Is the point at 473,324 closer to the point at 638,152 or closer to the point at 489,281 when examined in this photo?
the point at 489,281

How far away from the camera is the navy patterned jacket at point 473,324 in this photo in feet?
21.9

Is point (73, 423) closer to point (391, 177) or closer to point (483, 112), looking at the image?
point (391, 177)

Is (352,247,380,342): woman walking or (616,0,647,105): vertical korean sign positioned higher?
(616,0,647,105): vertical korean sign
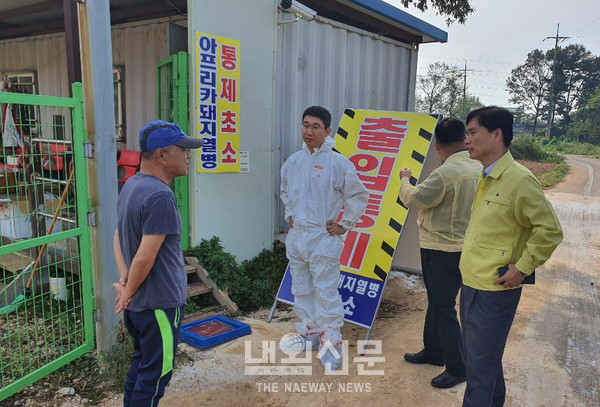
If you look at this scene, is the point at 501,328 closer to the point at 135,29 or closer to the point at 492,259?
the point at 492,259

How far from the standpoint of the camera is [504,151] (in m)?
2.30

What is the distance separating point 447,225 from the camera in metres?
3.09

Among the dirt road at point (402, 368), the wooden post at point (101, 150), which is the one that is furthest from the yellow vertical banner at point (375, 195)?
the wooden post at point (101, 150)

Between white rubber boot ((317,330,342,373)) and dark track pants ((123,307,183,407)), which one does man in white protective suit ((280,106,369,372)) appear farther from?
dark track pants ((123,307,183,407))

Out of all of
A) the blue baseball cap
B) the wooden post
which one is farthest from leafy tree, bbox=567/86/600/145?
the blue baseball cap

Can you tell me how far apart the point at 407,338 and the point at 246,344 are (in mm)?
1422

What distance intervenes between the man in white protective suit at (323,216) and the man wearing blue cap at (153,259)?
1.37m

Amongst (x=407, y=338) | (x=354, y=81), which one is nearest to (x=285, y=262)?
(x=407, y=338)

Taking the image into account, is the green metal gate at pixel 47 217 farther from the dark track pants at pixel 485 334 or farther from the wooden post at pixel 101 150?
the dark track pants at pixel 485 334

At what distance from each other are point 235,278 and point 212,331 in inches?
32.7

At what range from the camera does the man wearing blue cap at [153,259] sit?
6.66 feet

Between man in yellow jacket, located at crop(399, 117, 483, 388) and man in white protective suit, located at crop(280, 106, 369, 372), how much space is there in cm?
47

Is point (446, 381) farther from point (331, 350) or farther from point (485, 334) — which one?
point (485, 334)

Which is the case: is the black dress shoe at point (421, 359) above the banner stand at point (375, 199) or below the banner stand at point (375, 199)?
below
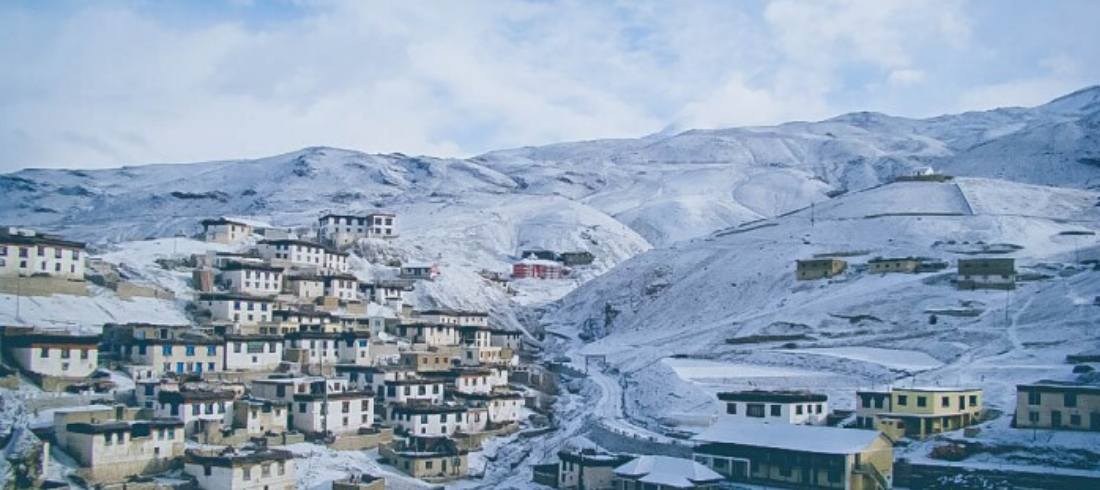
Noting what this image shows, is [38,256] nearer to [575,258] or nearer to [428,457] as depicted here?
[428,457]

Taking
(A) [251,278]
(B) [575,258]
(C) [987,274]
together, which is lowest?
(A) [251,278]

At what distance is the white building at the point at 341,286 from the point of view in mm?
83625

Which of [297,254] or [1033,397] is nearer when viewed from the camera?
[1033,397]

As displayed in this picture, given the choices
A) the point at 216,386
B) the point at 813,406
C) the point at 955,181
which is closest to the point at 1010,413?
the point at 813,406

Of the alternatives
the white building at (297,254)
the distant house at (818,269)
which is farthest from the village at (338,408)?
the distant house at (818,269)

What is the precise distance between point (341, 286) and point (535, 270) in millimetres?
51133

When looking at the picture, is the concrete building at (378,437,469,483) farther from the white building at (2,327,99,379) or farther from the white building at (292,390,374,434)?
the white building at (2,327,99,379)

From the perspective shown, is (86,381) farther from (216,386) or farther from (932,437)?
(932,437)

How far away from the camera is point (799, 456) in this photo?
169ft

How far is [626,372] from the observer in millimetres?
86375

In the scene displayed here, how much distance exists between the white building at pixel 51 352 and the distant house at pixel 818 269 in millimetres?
------
_Exercise directions_: Leave out the pictures and reproduce the rest of the listing exactly.

_The reply_:
Is the point at 473,324 closer to the point at 638,152 or closer to the point at 489,281 when examined in this photo?
the point at 489,281

How far away from the camera is the navy patterned jacket at point 473,324 in this photo in feet?
21.9

Is point (73, 423) closer to point (391, 177) or closer to point (483, 112), looking at the image?
point (391, 177)

Is (352,247,380,342): woman walking or (616,0,647,105): vertical korean sign positioned higher?
(616,0,647,105): vertical korean sign
If you look at this scene, is the point at 501,328 closer to the point at 135,29 or closer to the point at 492,259?
the point at 492,259

How far from the standpoint of the camera is [504,151] (in m)?
2.30

What is the distance separating point 447,225 from the camera in metres?
3.09

Among the dirt road at point (402, 368), the wooden post at point (101, 150), which is the one that is furthest from the yellow vertical banner at point (375, 195)?
the wooden post at point (101, 150)

Between white rubber boot ((317,330,342,373)) and dark track pants ((123,307,183,407)), which one does man in white protective suit ((280,106,369,372)) appear farther from?
dark track pants ((123,307,183,407))

Out of all of
A) the blue baseball cap
B) the wooden post
which one is farthest from leafy tree, bbox=567/86/600/145?
the blue baseball cap

Can you tell me how far apart the point at 407,338 and the point at 246,344 are (in mm)?
1422

What distance intervenes between the man in white protective suit at (323,216) and the man wearing blue cap at (153,259)?
1.37m

Amongst (x=407, y=338) | (x=354, y=81), which one is nearest to (x=285, y=262)?
(x=407, y=338)

Taking the image into account, is the green metal gate at pixel 47 217 farther from the dark track pants at pixel 485 334 or farther from the wooden post at pixel 101 150?
the dark track pants at pixel 485 334

At what distance from each other are point 235,278 and point 212,331 in inches?
32.7

At what range from the camera does the man wearing blue cap at [153,259] sit?
6.66 feet

Between man in yellow jacket, located at crop(399, 117, 483, 388) and man in white protective suit, located at crop(280, 106, 369, 372), how much space is there in cm?
47

Is point (446, 381) farther from point (331, 350) or farther from point (485, 334) — which one?
point (485, 334)

Which is the case: is the black dress shoe at point (421, 359) above the banner stand at point (375, 199) or below the banner stand at point (375, 199)?
below
Noting what this image shows, is [38,256] nearer to [575,258] or nearer to [428,457] as depicted here?
[428,457]

Taking
(A) [251,278]
(B) [575,258]
(C) [987,274]
together, which is lowest?
(A) [251,278]

At what distance is the white building at the point at 341,286 from the point of view in mm?
83625

Which of [297,254] or [1033,397] is nearer when viewed from the camera?
[1033,397]

As displayed in this picture, given the choices
A) the point at 216,386
B) the point at 813,406
C) the point at 955,181
which is closest to the point at 1010,413?
the point at 813,406

Of the alternatives
the white building at (297,254)
the distant house at (818,269)
which is farthest from the village at (338,408)?
the distant house at (818,269)

What is the precise distance between point (341, 286) and point (535, 270) in millimetres?
51133

When looking at the picture, is the concrete building at (378,437,469,483) farther from the white building at (2,327,99,379) or farther from the white building at (292,390,374,434)?
the white building at (2,327,99,379)

From the perspective shown, is (86,381) farther from (216,386) or farther from (932,437)?
(932,437)

How far away from the camera is point (799, 456) in this photo?
169ft

How far is [626,372] from the observer in millimetres?
86375

In the scene displayed here, how much distance exists between the white building at pixel 51 352 and the distant house at pixel 818 269 in millimetres?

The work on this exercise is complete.